Today I ache. My muscles and my gut are sore from the “procedure”. Despite the warnings of huge bruising it really hasn’t set in yet. My hip hurts and sitting is uncomfortable. My wish is that these pains would all go away at once without hesitation.
On the other hand I am relieved that none of the physician’s might have to deal withs came to pass. Sequentially numbered these were set out on a warning sheet I had to sign and date. Coronary bypass surgery, stroke and death stand out at the ones that really scared the bejesus out of me. All in all, the event was rather quick and without complication, less than six hours from in the door to out the door.
People don’t change who they are very easily. How and what we eat is unquestionably part of who we are. But when you are faced with a choice between being and well not being, change becomes a little bit easier to swallow. It may seem unfair that grazing is no longer an acceptable food ingestion plan and that chocolate and Diet Coke are no longer a viable food group, but it sure beats the alternative.
Motivated by the existential ultimate coup de grace I think I can eat clean at least for the near future. Maybe if I can stick with a week I will make it a month. Maybe if I can make it a month I can make it six months. From anecdotal memory this is the way change has always worked for me. Aim for today and maybe tomorrow and if it works then think long term.
Once upon a time when I was 14 years old I pared off a great deal of weight. I weighed about 190 pounds and I was 5 foot 6 inches tall. From about April of the year I hit that weight until September I changed my eating habits. I drank water instead of soda pop. I walked and biked all over the place. I stopped eating Tastykakes (mmmm Tastykakes) .
Forty pounds disappeared in almost no time. I didn’t feel it going away, it just vanished. Hey I grew six inches at the time but I don’t think the metabolic change accounted for all of it, or even most of it. It was really a matter of desire and will.
I had made my mind up that change had to happen. Then I focused on a strategy. Each step I took toward the refrigerator was taken with knowledge and purpose. For years afterward I had food rules such as when I could and couldn’t eat. I wouldn’t buy candy bars. I would only drink unsweetened tea. I avoid ice cream. I wouldn’t eat after 7 p.m.

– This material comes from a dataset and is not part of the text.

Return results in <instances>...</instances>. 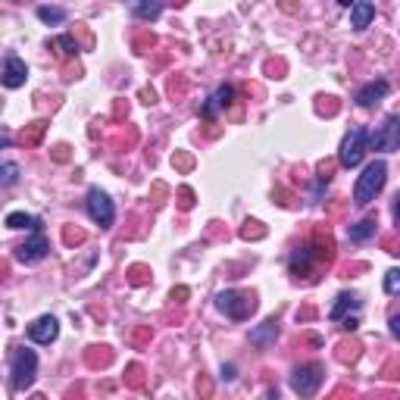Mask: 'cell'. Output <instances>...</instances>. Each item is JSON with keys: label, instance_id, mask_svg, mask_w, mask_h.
<instances>
[{"label": "cell", "instance_id": "6da1fadb", "mask_svg": "<svg viewBox=\"0 0 400 400\" xmlns=\"http://www.w3.org/2000/svg\"><path fill=\"white\" fill-rule=\"evenodd\" d=\"M385 182H388V163L385 160H372L369 166L363 169V175L357 178V185H354V203L357 207H369V203L382 194Z\"/></svg>", "mask_w": 400, "mask_h": 400}, {"label": "cell", "instance_id": "7a4b0ae2", "mask_svg": "<svg viewBox=\"0 0 400 400\" xmlns=\"http://www.w3.org/2000/svg\"><path fill=\"white\" fill-rule=\"evenodd\" d=\"M38 375V354L31 347L10 350V385L13 391H28Z\"/></svg>", "mask_w": 400, "mask_h": 400}, {"label": "cell", "instance_id": "3957f363", "mask_svg": "<svg viewBox=\"0 0 400 400\" xmlns=\"http://www.w3.org/2000/svg\"><path fill=\"white\" fill-rule=\"evenodd\" d=\"M366 151H369V131H366L363 125H357V129H350L347 135H344V141H341L338 163L344 169H357L360 163H363Z\"/></svg>", "mask_w": 400, "mask_h": 400}, {"label": "cell", "instance_id": "277c9868", "mask_svg": "<svg viewBox=\"0 0 400 400\" xmlns=\"http://www.w3.org/2000/svg\"><path fill=\"white\" fill-rule=\"evenodd\" d=\"M216 307L229 319L241 323V319H247L250 313L256 310V297L247 291H222V294H216Z\"/></svg>", "mask_w": 400, "mask_h": 400}, {"label": "cell", "instance_id": "5b68a950", "mask_svg": "<svg viewBox=\"0 0 400 400\" xmlns=\"http://www.w3.org/2000/svg\"><path fill=\"white\" fill-rule=\"evenodd\" d=\"M369 151H382V153L400 151V116L397 113H391L379 129L369 131Z\"/></svg>", "mask_w": 400, "mask_h": 400}, {"label": "cell", "instance_id": "8992f818", "mask_svg": "<svg viewBox=\"0 0 400 400\" xmlns=\"http://www.w3.org/2000/svg\"><path fill=\"white\" fill-rule=\"evenodd\" d=\"M325 382V366L323 363H307V366H297L291 372V388L301 397H313Z\"/></svg>", "mask_w": 400, "mask_h": 400}, {"label": "cell", "instance_id": "52a82bcc", "mask_svg": "<svg viewBox=\"0 0 400 400\" xmlns=\"http://www.w3.org/2000/svg\"><path fill=\"white\" fill-rule=\"evenodd\" d=\"M85 207H88L91 222L100 225V229H109V225L116 222V207H113V200H109V194L100 191V188H91V191H88V200H85Z\"/></svg>", "mask_w": 400, "mask_h": 400}, {"label": "cell", "instance_id": "ba28073f", "mask_svg": "<svg viewBox=\"0 0 400 400\" xmlns=\"http://www.w3.org/2000/svg\"><path fill=\"white\" fill-rule=\"evenodd\" d=\"M57 335H60V319L57 316H38L35 323L28 325V341L31 344H53L57 341Z\"/></svg>", "mask_w": 400, "mask_h": 400}, {"label": "cell", "instance_id": "9c48e42d", "mask_svg": "<svg viewBox=\"0 0 400 400\" xmlns=\"http://www.w3.org/2000/svg\"><path fill=\"white\" fill-rule=\"evenodd\" d=\"M47 250H50V241L44 238V232H31V238L26 244L16 247V260L19 263H38L47 256Z\"/></svg>", "mask_w": 400, "mask_h": 400}, {"label": "cell", "instance_id": "30bf717a", "mask_svg": "<svg viewBox=\"0 0 400 400\" xmlns=\"http://www.w3.org/2000/svg\"><path fill=\"white\" fill-rule=\"evenodd\" d=\"M388 88H391V85L385 82V78H372V82H366L363 88L357 91V107L369 109L375 104H382V100L388 97Z\"/></svg>", "mask_w": 400, "mask_h": 400}, {"label": "cell", "instance_id": "8fae6325", "mask_svg": "<svg viewBox=\"0 0 400 400\" xmlns=\"http://www.w3.org/2000/svg\"><path fill=\"white\" fill-rule=\"evenodd\" d=\"M0 78H4L6 88H22V85H26V78H28V66L19 57H13V53H10V57L4 60V75H0Z\"/></svg>", "mask_w": 400, "mask_h": 400}, {"label": "cell", "instance_id": "7c38bea8", "mask_svg": "<svg viewBox=\"0 0 400 400\" xmlns=\"http://www.w3.org/2000/svg\"><path fill=\"white\" fill-rule=\"evenodd\" d=\"M328 254H323L319 247H297L294 254H291V272L297 279L301 276H307V269H310V263L313 260H325Z\"/></svg>", "mask_w": 400, "mask_h": 400}, {"label": "cell", "instance_id": "4fadbf2b", "mask_svg": "<svg viewBox=\"0 0 400 400\" xmlns=\"http://www.w3.org/2000/svg\"><path fill=\"white\" fill-rule=\"evenodd\" d=\"M279 338V319H266L263 325H256L254 332H250V344H254L256 350H266L269 344H276Z\"/></svg>", "mask_w": 400, "mask_h": 400}, {"label": "cell", "instance_id": "5bb4252c", "mask_svg": "<svg viewBox=\"0 0 400 400\" xmlns=\"http://www.w3.org/2000/svg\"><path fill=\"white\" fill-rule=\"evenodd\" d=\"M372 19H375V4H369V0H357L350 6V26H354V31H366L372 26Z\"/></svg>", "mask_w": 400, "mask_h": 400}, {"label": "cell", "instance_id": "9a60e30c", "mask_svg": "<svg viewBox=\"0 0 400 400\" xmlns=\"http://www.w3.org/2000/svg\"><path fill=\"white\" fill-rule=\"evenodd\" d=\"M357 310H360V297L350 294V291H344V294H338V301H335V307H332V313H328V319H332V323H341L347 313H357Z\"/></svg>", "mask_w": 400, "mask_h": 400}, {"label": "cell", "instance_id": "2e32d148", "mask_svg": "<svg viewBox=\"0 0 400 400\" xmlns=\"http://www.w3.org/2000/svg\"><path fill=\"white\" fill-rule=\"evenodd\" d=\"M131 13L144 22H153L163 13V0H131Z\"/></svg>", "mask_w": 400, "mask_h": 400}, {"label": "cell", "instance_id": "e0dca14e", "mask_svg": "<svg viewBox=\"0 0 400 400\" xmlns=\"http://www.w3.org/2000/svg\"><path fill=\"white\" fill-rule=\"evenodd\" d=\"M375 225H379V222H375L372 216H369V219H363V222L350 225V229H347V238L354 241V244H363V241H369L372 234H375Z\"/></svg>", "mask_w": 400, "mask_h": 400}, {"label": "cell", "instance_id": "ac0fdd59", "mask_svg": "<svg viewBox=\"0 0 400 400\" xmlns=\"http://www.w3.org/2000/svg\"><path fill=\"white\" fill-rule=\"evenodd\" d=\"M6 229L41 232V219H38V216H28V213H10V216H6Z\"/></svg>", "mask_w": 400, "mask_h": 400}, {"label": "cell", "instance_id": "d6986e66", "mask_svg": "<svg viewBox=\"0 0 400 400\" xmlns=\"http://www.w3.org/2000/svg\"><path fill=\"white\" fill-rule=\"evenodd\" d=\"M66 10L63 6H38V19L47 22V26H63L66 22Z\"/></svg>", "mask_w": 400, "mask_h": 400}, {"label": "cell", "instance_id": "ffe728a7", "mask_svg": "<svg viewBox=\"0 0 400 400\" xmlns=\"http://www.w3.org/2000/svg\"><path fill=\"white\" fill-rule=\"evenodd\" d=\"M16 178H19V166H16V163H4V166H0V185L13 188Z\"/></svg>", "mask_w": 400, "mask_h": 400}, {"label": "cell", "instance_id": "44dd1931", "mask_svg": "<svg viewBox=\"0 0 400 400\" xmlns=\"http://www.w3.org/2000/svg\"><path fill=\"white\" fill-rule=\"evenodd\" d=\"M385 294H391V297L400 294V269H388L385 272Z\"/></svg>", "mask_w": 400, "mask_h": 400}, {"label": "cell", "instance_id": "7402d4cb", "mask_svg": "<svg viewBox=\"0 0 400 400\" xmlns=\"http://www.w3.org/2000/svg\"><path fill=\"white\" fill-rule=\"evenodd\" d=\"M213 97L219 100V107H232V100H234V88H232V85H219V88H216V94H213Z\"/></svg>", "mask_w": 400, "mask_h": 400}, {"label": "cell", "instance_id": "603a6c76", "mask_svg": "<svg viewBox=\"0 0 400 400\" xmlns=\"http://www.w3.org/2000/svg\"><path fill=\"white\" fill-rule=\"evenodd\" d=\"M53 47H60L63 53H69V57H72V53H78V44H75V38L72 35H60L57 41H53Z\"/></svg>", "mask_w": 400, "mask_h": 400}, {"label": "cell", "instance_id": "cb8c5ba5", "mask_svg": "<svg viewBox=\"0 0 400 400\" xmlns=\"http://www.w3.org/2000/svg\"><path fill=\"white\" fill-rule=\"evenodd\" d=\"M391 335L400 341V313H397V316H391Z\"/></svg>", "mask_w": 400, "mask_h": 400}, {"label": "cell", "instance_id": "d4e9b609", "mask_svg": "<svg viewBox=\"0 0 400 400\" xmlns=\"http://www.w3.org/2000/svg\"><path fill=\"white\" fill-rule=\"evenodd\" d=\"M341 323H344V325H341L344 332H357V319H354V316H350V319H341Z\"/></svg>", "mask_w": 400, "mask_h": 400}, {"label": "cell", "instance_id": "484cf974", "mask_svg": "<svg viewBox=\"0 0 400 400\" xmlns=\"http://www.w3.org/2000/svg\"><path fill=\"white\" fill-rule=\"evenodd\" d=\"M222 379H225V382L234 379V366H222Z\"/></svg>", "mask_w": 400, "mask_h": 400}, {"label": "cell", "instance_id": "4316f807", "mask_svg": "<svg viewBox=\"0 0 400 400\" xmlns=\"http://www.w3.org/2000/svg\"><path fill=\"white\" fill-rule=\"evenodd\" d=\"M394 225L400 229V194H397V200H394Z\"/></svg>", "mask_w": 400, "mask_h": 400}, {"label": "cell", "instance_id": "83f0119b", "mask_svg": "<svg viewBox=\"0 0 400 400\" xmlns=\"http://www.w3.org/2000/svg\"><path fill=\"white\" fill-rule=\"evenodd\" d=\"M182 207H185V210L191 207V191H188V188H185V191H182Z\"/></svg>", "mask_w": 400, "mask_h": 400}, {"label": "cell", "instance_id": "f1b7e54d", "mask_svg": "<svg viewBox=\"0 0 400 400\" xmlns=\"http://www.w3.org/2000/svg\"><path fill=\"white\" fill-rule=\"evenodd\" d=\"M338 4H341V6H354L357 0H338Z\"/></svg>", "mask_w": 400, "mask_h": 400}]
</instances>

In reality I don’t remember what the event was that motivated the change but there must have been one. It has been my experience that people change only when an “event” occurs. Death, incarceration, and divorce these bring about change. Maybe it I was to pay for a second session with a psychiatrist and maybe a few more after that I would peel back the layers and remember what my catalyst for change was. But right now I don’t think that is necessary. One day spent scared out of my mind while they poked around in my heart; yeah I think that is enough of an agent for change.
Hey but chocolate is chocolate.
2 comments:
Good news on the diagnosis, good luck on the changes. We need you around a lot longer........cynic tho you may be, your take on life is required reading.
Watch statins and zetia. Zetia causes malabsortion syndrome, sort of like if you had a stomach bypass. You are unable to absorb many of your necessary vitamins like the B's and iron. You really need these vitamins for things like manufacturing platelets. Watch yourself as this side effect has been kept rather quiet but it is!!! Statins can cause malaise, aches and pains and rhabdo. Both of these meds cause rather serious side effects that are not advertised but since zetia is newer and the whole malabsorption thing is not publicized, I think it might be more dangerous. I'm not a great friend of drugs although I need my weekly shot to stay alive. Glad nothing was found.